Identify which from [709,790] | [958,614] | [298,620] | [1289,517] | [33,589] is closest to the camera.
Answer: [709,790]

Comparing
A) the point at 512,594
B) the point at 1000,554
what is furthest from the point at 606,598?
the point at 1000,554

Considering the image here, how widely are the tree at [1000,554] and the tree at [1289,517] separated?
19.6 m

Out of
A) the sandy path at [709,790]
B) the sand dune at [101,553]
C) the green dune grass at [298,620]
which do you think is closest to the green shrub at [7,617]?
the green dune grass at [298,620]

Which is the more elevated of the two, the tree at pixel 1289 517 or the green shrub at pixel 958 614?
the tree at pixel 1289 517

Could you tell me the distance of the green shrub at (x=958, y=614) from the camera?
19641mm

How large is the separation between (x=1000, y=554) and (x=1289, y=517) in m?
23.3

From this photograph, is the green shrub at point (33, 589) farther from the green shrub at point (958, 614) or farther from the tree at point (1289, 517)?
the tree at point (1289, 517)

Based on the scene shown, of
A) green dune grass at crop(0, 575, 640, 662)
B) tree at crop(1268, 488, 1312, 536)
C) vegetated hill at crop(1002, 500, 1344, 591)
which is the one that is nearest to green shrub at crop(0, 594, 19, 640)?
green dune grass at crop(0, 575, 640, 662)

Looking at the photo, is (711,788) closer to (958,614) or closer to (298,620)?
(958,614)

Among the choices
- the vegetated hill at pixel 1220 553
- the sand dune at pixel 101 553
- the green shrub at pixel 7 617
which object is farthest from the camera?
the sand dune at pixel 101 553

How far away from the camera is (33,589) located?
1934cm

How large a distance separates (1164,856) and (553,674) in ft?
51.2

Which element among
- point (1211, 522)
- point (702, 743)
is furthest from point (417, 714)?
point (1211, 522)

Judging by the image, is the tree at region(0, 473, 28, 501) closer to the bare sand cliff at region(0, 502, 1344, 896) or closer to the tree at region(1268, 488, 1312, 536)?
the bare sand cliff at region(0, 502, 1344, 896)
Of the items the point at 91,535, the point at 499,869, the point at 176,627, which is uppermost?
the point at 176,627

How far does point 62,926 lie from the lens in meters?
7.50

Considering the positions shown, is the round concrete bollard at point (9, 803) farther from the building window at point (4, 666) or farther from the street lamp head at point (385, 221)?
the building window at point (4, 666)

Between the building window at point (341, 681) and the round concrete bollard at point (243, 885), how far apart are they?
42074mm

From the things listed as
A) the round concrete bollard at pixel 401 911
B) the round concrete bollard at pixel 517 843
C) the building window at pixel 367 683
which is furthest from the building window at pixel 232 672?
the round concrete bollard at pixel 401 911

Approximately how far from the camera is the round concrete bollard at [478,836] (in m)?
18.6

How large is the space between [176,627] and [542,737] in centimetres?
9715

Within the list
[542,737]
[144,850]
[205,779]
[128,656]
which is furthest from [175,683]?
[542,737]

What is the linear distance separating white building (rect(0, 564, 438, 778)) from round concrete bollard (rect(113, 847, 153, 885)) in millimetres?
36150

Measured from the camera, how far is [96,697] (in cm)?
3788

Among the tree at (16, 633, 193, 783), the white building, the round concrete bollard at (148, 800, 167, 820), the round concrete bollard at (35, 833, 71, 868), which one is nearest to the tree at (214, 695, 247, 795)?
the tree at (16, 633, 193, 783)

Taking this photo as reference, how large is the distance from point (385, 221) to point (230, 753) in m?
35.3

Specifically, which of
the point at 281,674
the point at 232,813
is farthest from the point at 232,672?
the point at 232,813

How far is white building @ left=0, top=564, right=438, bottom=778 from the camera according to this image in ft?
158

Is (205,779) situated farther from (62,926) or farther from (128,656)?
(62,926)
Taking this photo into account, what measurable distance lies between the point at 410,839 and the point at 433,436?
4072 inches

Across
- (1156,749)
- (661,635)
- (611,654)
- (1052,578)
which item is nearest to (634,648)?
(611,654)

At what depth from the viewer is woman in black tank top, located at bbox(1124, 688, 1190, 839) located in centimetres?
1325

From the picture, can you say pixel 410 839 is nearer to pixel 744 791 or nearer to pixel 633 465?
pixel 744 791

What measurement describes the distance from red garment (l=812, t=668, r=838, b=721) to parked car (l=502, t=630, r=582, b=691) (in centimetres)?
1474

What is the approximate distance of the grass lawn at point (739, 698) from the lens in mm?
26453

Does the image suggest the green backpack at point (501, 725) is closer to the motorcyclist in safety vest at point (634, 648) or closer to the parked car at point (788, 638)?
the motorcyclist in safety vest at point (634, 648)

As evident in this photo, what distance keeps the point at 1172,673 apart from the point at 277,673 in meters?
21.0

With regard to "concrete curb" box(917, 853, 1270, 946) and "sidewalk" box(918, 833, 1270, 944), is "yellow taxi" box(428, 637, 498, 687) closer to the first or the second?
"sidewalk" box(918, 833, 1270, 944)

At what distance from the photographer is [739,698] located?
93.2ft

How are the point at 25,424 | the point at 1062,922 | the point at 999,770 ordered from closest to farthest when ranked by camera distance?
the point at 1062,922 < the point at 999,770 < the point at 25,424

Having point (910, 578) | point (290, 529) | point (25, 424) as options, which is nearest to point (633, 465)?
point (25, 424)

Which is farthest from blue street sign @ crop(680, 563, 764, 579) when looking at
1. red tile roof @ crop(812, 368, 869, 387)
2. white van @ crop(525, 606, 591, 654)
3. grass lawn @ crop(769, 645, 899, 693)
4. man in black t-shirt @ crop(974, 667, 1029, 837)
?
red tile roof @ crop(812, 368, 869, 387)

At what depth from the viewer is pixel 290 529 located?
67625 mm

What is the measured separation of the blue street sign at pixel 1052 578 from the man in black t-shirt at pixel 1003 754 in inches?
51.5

» The task
Repeat the data precisely, line by line.

» Written answer
Identify which from [709,790] | [958,614] | [298,620] | [1289,517] | [33,589] is closest to the camera.
Answer: [709,790]

Comparing
A) the point at 512,594
B) the point at 1000,554
what is furthest from the point at 606,598?
the point at 1000,554

Considering the image here, how widely are the tree at [1000,554] and the tree at [1289,517] separated?
19.6 m

Out of
A) the sandy path at [709,790]
B) the sand dune at [101,553]
C) the green dune grass at [298,620]
which do you think is closest to the green shrub at [7,617]?
the green dune grass at [298,620]

Which is the more elevated of the two, the tree at pixel 1289 517 or the green shrub at pixel 958 614?
the tree at pixel 1289 517

Could you tell me the distance of the green shrub at (x=958, y=614) from the camera?
19641mm

How large is the separation between (x=1000, y=554) and (x=1289, y=517) in m?
23.3

From this photograph, is the green shrub at point (33, 589) farther from the green shrub at point (958, 614) or farther from the tree at point (1289, 517)?
the tree at point (1289, 517)

Based on the scene shown, of
A) green dune grass at crop(0, 575, 640, 662)
B) tree at crop(1268, 488, 1312, 536)
C) vegetated hill at crop(1002, 500, 1344, 591)
which is the one that is nearest to green shrub at crop(0, 594, 19, 640)?
green dune grass at crop(0, 575, 640, 662)

Looking at the photo, is (711,788) closer to (958,614) or closer to (298,620)?
(958,614)

Among the choices
- the vegetated hill at pixel 1220 553
- the sand dune at pixel 101 553
- the green shrub at pixel 7 617
which object is farthest from the camera?
the sand dune at pixel 101 553

How far away from the camera is (33,589) located?
1934cm

How large a distance separates (1164,856) and (553,674) in ft?
51.2

Which element among
- point (1211, 522)
- point (702, 743)
is furthest from point (417, 714)?
point (1211, 522)

Judging by the image, is the tree at region(0, 473, 28, 501) closer to the bare sand cliff at region(0, 502, 1344, 896) or closer to the tree at region(1268, 488, 1312, 536)?
the bare sand cliff at region(0, 502, 1344, 896)
Of the items the point at 91,535, the point at 499,869, the point at 176,627, which is uppermost?
the point at 176,627

How far does point 62,926 lie from the lens in meters?
7.50

Considering the positions shown, is the round concrete bollard at point (9, 803) farther from the building window at point (4, 666) or farther from the street lamp head at point (385, 221)?
the building window at point (4, 666)

Between the building window at point (341, 681) and the round concrete bollard at point (243, 885), how far apart are they?
42074mm

From the things listed as
A) the round concrete bollard at pixel 401 911
B) the round concrete bollard at pixel 517 843
C) the building window at pixel 367 683
which is furthest from the building window at pixel 232 672?
the round concrete bollard at pixel 401 911

Approximately how far from the camera is the round concrete bollard at [478,836] (in m)?
18.6

How large is the space between [176,627] and [542,737] in centimetres?
9715

Within the list
[542,737]
[144,850]
[205,779]
[128,656]
which is furthest from [175,683]?
[542,737]

What is the linear distance separating white building (rect(0, 564, 438, 778)) from round concrete bollard (rect(113, 847, 153, 885)) in millimetres?
36150

Measured from the camera, how far is [96,697] (in cm)?
3788

Among the tree at (16, 633, 193, 783), the white building, the round concrete bollard at (148, 800, 167, 820), the round concrete bollard at (35, 833, 71, 868), which one is nearest to the tree at (214, 695, 247, 795)?
the tree at (16, 633, 193, 783)

Taking this photo as reference, how large is the distance from point (385, 221) to point (230, 753) in m?
35.3

Specifically, which of
the point at 281,674
the point at 232,813
is farthest from the point at 232,672?
the point at 232,813

How far is white building @ left=0, top=564, right=438, bottom=778 from the camera according to this image in ft?
158

Is (205,779) situated farther from (62,926) or farther from (128,656)?
(62,926)
Taking this photo into account, what measurable distance lies between the point at 410,839 and the point at 433,436?
4072 inches

Across
- (1156,749)
- (661,635)
- (611,654)
- (1052,578)
which item is nearest to (634,648)?
(611,654)

At what depth from the viewer is woman in black tank top, located at bbox(1124, 688, 1190, 839) located in centimetres?
1325

From the picture, can you say pixel 410 839 is nearer to pixel 744 791 or nearer to pixel 633 465?
pixel 744 791

What measurement describes the distance from red garment (l=812, t=668, r=838, b=721) to parked car (l=502, t=630, r=582, b=691) (in centimetres)?
1474

What is the approximate distance of the grass lawn at point (739, 698) from the lens in mm?
26453

Does the image suggest the green backpack at point (501, 725) is closer to the motorcyclist in safety vest at point (634, 648) or closer to the parked car at point (788, 638)?
the motorcyclist in safety vest at point (634, 648)

As evident in this photo, what distance keeps the point at 1172,673 apart from the point at 277,673 in meters?
21.0

With regard to "concrete curb" box(917, 853, 1270, 946) and "sidewalk" box(918, 833, 1270, 944), is "yellow taxi" box(428, 637, 498, 687) closer to the first or the second?
"sidewalk" box(918, 833, 1270, 944)

At what distance from the photographer is [739,698] located?
93.2ft

How are the point at 25,424 | the point at 1062,922 | the point at 999,770 ordered from closest to farthest when ranked by camera distance?
the point at 1062,922 < the point at 999,770 < the point at 25,424

Having point (910, 578) | point (290, 529) | point (25, 424) as options, which is nearest to point (633, 465)?
point (25, 424)

Which is farthest from blue street sign @ crop(680, 563, 764, 579) when looking at
1. red tile roof @ crop(812, 368, 869, 387)
2. white van @ crop(525, 606, 591, 654)
3. grass lawn @ crop(769, 645, 899, 693)
4. man in black t-shirt @ crop(974, 667, 1029, 837)
?
red tile roof @ crop(812, 368, 869, 387)

At what depth from the viewer is pixel 290 529 located?
67625 mm

What is the measured separation of the blue street sign at pixel 1052 578 from the man in black t-shirt at pixel 1003 754 in inches?
51.5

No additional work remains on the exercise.